— TASK TO CARRY OUT —
The records that follow should be copied out exactly, pictures excluded.

- - -

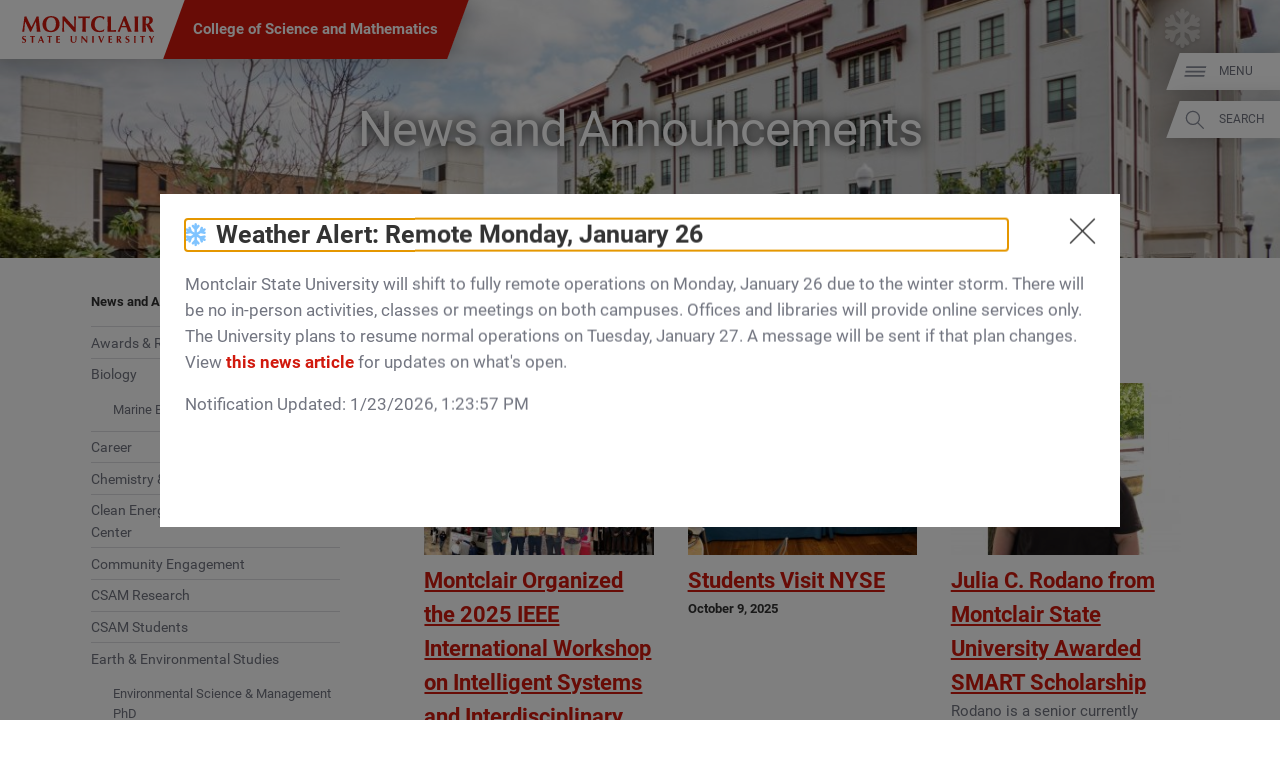

--- FILE ---
content_type: text/javascript; charset=utf-8
request_url: https://www.montclair.edu/hawkeye/data.php?callback=jQuery3710015642044140208977_1769413978411&action=types&_=1769413978412
body_size: 380
content:
jQuery3710015642044140208977_1769413978411({"status":"success","data":{"page":{"labelSingular":"Page","labelPlural":"Pages","formatter":"PageFormater","bias":1},"people":{"labelSingular":"Person","labelPlural":"People","formatter":"PeopleFormatter","bias":0.7,"updateInterval":86340,"updateFilename":"people.json"},"department":{"labelSingular":"Department","labelPlural":"Departments","formatter":"DepartmentFormatter","bias":1},"academic":{"labelSingular":"Academic Program","labelPlural":"Academic Programs","formatter":"AcademicFormatter","bias":1},"catalog":{"labelSingular":"Catalog Program","labelPlural":"Catalog Programs","formatter":"CatalogFormatter","bias":1,"updateInterval":86340,"updateFilename":"catalog.json"},"program-finder-2025":{"labelSingular":"Academic Program","labelPlural":"Academic Programs","formatter":"ProgramFinder2025Formatter","bias":1,"updateInterval":86340,"updateFilename":"programs.json"},"bloomfield":{"labelSingular":"Bloomfield Page","labelPlural":"Bloomfield Pages","formatter":"PageFormater","bias":1}}});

- - -

— TASK SOLUTION —
--- FILE ---
content_type: text/javascript; charset=utf-8
request_url: https://www.montclair.edu/hawkeye/data.php?callback=jQuery3710015642044140208977_1769413978411&action=types&_=1769413978412
body_size: 380
content:
jQuery3710015642044140208977_1769413978411({"status":"success","data":{"page":{"labelSingular":"Page","labelPlural":"Pages","formatter":"PageFormater","bias":1},"people":{"labelSingular":"Person","labelPlural":"People","formatter":"PeopleFormatter","bias":0.7,"updateInterval":86340,"updateFilename":"people.json"},"department":{"labelSingular":"Department","labelPlural":"Departments","formatter":"DepartmentFormatter","bias":1},"academic":{"labelSingular":"Academic Program","labelPlural":"Academic Programs","formatter":"AcademicFormatter","bias":1},"catalog":{"labelSingular":"Catalog Program","labelPlural":"Catalog Programs","formatter":"CatalogFormatter","bias":1,"updateInterval":86340,"updateFilename":"catalog.json"},"program-finder-2025":{"labelSingular":"Academic Program","labelPlural":"Academic Programs","formatter":"ProgramFinder2025Formatter","bias":1,"updateInterval":86340,"updateFilename":"programs.json"},"bloomfield":{"labelSingular":"Bloomfield Page","labelPlural":"Bloomfield Pages","formatter":"PageFormater","bias":1}}});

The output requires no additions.